Por otro lado, y ya para satisfacer exigencias culturales, podemos hacer lo mismo con historias de la mitología griega, de tal forma que los niños tengan así una base más enriquecida al crecer.

La segunda opción para despertarles un interés por la lectura, es el método tradicional imperante para aproximarlos a los libros. ‘Brains International Schools’ considera clave no insistir o presionarles a la lectura en sí, y por supuesto, respetar sus gustos a la hora de escoger un libro.

Querer imponer a nuestros hijos qué leer no sólo provocará que una posible afición sea desagradable de entrada, sino que es una orden que menosprecia su criterio personal y les hace creer que su capacidad de decisión es inválida. Ellos mismos tienen que elegir qué leer, y si un libro no les gusta, dejarlo o cambiarlo por otro. Un lector empedernido no es aquel que lee sin pensar; sino quien tiene claras sus inclinaciones y disfruta analizando todo tipo de estilos literarios. Además, leer un libro a disgusto nos impediría disfrutar de otros más acertados.

Un detalle importante que puede ensombrecer la imagen de un libro, es su estrecha relación con el mundo académico o el estudio sacrificado.
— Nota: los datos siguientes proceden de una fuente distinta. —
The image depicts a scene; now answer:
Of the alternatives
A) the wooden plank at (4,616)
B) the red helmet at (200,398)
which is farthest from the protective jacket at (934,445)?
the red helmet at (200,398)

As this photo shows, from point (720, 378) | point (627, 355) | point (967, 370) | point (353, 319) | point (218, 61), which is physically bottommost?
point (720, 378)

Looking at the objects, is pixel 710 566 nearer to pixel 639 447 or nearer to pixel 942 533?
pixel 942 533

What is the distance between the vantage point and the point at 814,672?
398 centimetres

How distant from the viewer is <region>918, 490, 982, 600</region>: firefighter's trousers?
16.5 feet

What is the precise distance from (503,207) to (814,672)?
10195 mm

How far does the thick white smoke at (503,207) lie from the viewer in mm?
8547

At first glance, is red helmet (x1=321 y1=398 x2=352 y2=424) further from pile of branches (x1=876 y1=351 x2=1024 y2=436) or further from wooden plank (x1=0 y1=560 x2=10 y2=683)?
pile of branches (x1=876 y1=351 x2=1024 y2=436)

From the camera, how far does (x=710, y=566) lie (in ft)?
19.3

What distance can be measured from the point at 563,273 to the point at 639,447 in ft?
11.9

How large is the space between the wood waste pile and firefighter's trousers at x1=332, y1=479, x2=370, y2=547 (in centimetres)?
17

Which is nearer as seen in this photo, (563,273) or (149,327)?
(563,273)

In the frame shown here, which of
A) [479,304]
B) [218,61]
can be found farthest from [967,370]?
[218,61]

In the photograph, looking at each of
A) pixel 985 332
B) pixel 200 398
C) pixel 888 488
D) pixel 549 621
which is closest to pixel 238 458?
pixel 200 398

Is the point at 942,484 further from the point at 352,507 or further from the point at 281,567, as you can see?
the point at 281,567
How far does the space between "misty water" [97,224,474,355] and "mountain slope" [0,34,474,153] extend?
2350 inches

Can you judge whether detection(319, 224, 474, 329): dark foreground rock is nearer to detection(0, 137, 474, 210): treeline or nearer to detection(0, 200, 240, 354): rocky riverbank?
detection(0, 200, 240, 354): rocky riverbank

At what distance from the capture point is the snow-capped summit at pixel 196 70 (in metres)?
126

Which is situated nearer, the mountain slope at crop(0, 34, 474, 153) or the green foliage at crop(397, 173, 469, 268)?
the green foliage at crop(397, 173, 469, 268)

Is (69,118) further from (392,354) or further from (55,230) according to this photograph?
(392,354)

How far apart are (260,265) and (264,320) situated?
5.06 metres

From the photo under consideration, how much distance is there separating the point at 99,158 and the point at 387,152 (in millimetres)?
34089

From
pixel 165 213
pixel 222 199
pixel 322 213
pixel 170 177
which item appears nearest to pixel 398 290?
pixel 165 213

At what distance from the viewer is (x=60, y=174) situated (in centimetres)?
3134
Exponerlos como algo provechoso o interesante, es dar a entender que son una herramienta educativa siempre amiga.

Aunque es recomendable fijar una rutina diaria o semanal para acercar a los niños a la lectura, hay que comprender que a veces se encuentren demasiado cansados, o que no están de humor para concentrarse en la historia. Recordemos: debe ser un pasatiempo agradable y flexible; no resulta negativo estar un par de días sin leer, o hacerlo a la tarde en vez de por la mañana. Tampoco hay que reclamar a los niños un número determinado de hojas leídas: conviene incentivarles una autonomía, libre y acorde a sus gustos y apetencias.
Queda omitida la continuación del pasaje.